-- BEGIN Data shown --
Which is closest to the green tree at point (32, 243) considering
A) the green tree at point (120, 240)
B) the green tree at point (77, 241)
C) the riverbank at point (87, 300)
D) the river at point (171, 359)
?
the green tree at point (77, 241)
-- END Data shown --
-- BEGIN Data shown --
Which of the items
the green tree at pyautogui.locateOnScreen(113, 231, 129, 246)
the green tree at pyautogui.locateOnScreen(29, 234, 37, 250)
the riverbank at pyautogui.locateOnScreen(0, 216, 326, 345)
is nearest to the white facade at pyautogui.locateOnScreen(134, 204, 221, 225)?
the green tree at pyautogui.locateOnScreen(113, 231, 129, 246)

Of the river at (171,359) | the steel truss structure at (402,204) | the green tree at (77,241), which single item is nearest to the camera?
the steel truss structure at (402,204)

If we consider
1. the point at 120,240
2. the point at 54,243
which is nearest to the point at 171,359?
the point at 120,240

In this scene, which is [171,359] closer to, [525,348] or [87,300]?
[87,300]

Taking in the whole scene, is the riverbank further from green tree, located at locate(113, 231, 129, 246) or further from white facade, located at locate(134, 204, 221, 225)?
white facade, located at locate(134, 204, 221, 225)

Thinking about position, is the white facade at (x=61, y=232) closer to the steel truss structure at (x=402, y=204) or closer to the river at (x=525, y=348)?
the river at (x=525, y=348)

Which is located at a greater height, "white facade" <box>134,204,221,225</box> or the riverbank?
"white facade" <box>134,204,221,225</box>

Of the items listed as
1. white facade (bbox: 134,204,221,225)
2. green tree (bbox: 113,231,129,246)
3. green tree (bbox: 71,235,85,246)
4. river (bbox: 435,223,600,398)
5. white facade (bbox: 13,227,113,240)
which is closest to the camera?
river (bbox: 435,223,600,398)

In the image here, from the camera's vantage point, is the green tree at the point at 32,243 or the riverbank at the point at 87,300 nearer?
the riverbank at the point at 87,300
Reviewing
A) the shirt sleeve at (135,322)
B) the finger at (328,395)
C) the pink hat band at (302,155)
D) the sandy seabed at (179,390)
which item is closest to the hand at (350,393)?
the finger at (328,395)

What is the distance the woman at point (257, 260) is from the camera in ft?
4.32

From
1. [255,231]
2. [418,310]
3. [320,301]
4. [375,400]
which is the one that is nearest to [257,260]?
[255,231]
-- END Data shown --
-- BEGIN Data shown --
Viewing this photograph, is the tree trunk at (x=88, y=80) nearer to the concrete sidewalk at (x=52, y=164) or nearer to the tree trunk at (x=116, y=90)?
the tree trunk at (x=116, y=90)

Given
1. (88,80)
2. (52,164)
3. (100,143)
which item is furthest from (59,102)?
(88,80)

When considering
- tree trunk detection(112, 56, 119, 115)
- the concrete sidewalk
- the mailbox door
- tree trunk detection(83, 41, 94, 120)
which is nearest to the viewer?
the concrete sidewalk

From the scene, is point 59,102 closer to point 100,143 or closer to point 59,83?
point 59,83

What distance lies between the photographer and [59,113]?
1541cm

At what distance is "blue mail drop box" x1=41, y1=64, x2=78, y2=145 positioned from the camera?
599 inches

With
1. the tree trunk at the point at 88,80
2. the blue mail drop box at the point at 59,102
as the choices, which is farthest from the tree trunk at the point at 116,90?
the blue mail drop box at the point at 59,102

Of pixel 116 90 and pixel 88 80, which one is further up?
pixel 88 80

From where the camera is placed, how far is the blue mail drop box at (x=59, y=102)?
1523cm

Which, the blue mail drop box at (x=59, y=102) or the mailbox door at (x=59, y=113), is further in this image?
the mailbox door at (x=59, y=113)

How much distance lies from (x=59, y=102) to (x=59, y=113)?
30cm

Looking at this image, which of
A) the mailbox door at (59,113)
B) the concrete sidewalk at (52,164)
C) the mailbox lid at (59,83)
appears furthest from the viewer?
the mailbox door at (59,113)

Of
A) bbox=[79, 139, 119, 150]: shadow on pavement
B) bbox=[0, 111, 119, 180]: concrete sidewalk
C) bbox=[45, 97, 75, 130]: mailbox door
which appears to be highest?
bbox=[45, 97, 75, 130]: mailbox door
-- END Data shown --
Find every line in the data above that contains the string "nearer", and copy each of those lines.

In the image here, from the camera's vantage point, is the green tree at the point at 32,243 or the riverbank at the point at 87,300 nearer?
Viewing this photograph, is the tree trunk at (x=88, y=80) nearer to the concrete sidewalk at (x=52, y=164) or nearer to the tree trunk at (x=116, y=90)?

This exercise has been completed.